On Tuesday, June 23, meteorologists from NOAA published in Twitter an animated satellite images, which is a huge dust plume moving across the Atlantic within five days. The images shown below were obtained by the satellite GOES-16.

It is predicted that Thursday and Friday (25 and 26 June), the system will reach the northeast. The sky over Eastern Texas could fill more than a concentrated dust — it will happen on Friday, June 26, or from Friday evening to Saturday, June 27. As in the Caribbean, it is expected that the dust will reduce visibility and poor air quality in the direction from East Texas to Louisiana.
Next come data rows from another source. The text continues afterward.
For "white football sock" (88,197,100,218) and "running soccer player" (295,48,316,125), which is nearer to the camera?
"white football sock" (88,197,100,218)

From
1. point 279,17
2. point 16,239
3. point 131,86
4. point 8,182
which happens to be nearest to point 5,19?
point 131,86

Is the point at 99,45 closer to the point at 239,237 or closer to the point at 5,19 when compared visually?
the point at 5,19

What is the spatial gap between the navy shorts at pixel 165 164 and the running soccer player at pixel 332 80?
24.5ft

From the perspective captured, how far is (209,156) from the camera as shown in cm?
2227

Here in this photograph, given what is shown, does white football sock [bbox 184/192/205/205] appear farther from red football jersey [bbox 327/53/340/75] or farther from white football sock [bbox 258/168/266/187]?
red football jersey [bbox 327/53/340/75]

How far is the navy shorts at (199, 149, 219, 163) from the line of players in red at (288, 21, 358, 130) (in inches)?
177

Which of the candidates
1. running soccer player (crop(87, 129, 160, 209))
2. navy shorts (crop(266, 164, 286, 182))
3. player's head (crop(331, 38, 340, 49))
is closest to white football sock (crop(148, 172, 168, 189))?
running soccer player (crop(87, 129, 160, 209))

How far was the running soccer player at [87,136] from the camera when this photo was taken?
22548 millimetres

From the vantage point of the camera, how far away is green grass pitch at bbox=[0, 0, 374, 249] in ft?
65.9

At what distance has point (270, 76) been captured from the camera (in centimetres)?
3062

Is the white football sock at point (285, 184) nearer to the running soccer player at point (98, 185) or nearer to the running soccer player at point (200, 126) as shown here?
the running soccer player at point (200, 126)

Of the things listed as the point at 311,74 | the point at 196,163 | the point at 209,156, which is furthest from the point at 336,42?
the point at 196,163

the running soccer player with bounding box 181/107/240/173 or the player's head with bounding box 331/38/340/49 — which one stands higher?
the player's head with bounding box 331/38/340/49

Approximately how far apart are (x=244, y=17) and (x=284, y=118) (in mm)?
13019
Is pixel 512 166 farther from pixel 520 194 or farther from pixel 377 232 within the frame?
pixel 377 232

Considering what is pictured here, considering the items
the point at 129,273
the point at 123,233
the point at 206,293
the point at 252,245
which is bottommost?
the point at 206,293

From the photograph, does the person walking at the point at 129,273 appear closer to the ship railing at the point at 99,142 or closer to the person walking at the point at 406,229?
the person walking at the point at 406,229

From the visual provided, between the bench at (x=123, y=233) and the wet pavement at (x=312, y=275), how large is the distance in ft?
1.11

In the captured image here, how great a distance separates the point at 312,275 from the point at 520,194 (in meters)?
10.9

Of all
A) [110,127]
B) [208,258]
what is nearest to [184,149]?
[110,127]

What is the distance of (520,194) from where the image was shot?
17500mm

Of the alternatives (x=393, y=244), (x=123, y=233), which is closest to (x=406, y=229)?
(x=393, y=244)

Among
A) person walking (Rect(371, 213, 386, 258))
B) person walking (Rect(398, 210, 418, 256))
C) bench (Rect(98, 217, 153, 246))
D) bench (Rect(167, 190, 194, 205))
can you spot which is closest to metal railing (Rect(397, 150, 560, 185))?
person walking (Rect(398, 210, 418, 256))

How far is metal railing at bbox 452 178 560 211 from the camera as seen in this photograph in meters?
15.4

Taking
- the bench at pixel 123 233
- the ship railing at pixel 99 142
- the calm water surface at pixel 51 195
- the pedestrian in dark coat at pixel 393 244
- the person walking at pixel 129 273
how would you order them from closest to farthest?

“Those who are sensitive to poor air quality, should closely monitor the local reports about this,’ said AccuWeather senior meteorologist and leading expert on hurricanes Dan Kottlowski. In the end, the dust will flow to other States on the Gulf coast around the Western and then Northern periphery of the high pressure region in the Northern part of the Gulf of Mexico”.

Residents of the southern regions of Mississippi, Alabama, Georgia and parts of Florida are likely to see a foggy sky and face the decline in the quality of the air in the coming weekend (27 and 28 August) and early next week.

According to Kottlowski when dust moves to the West, part of it will precipitate or spread out, becoming less concentrated. With the decrease in the level of dust exposure is likely to be not as dramatic as in Puerto Rico.

“However, it’s still unusual, and people will notice some haze and the sky a milky shade for most part of Friday, Saturday and Sunday (26, 27 and 28 June) over the Eastern Texas,” said Kottlowski.

“Air quality may also be reduced to moderate or unhealthy this weekend due to dust in South and East Texas, said Kottlowski. — Thus, people with breathing problems should not be spending long periods of time outdoors. Some people with severe respiratory illness can just want to stay in the room”.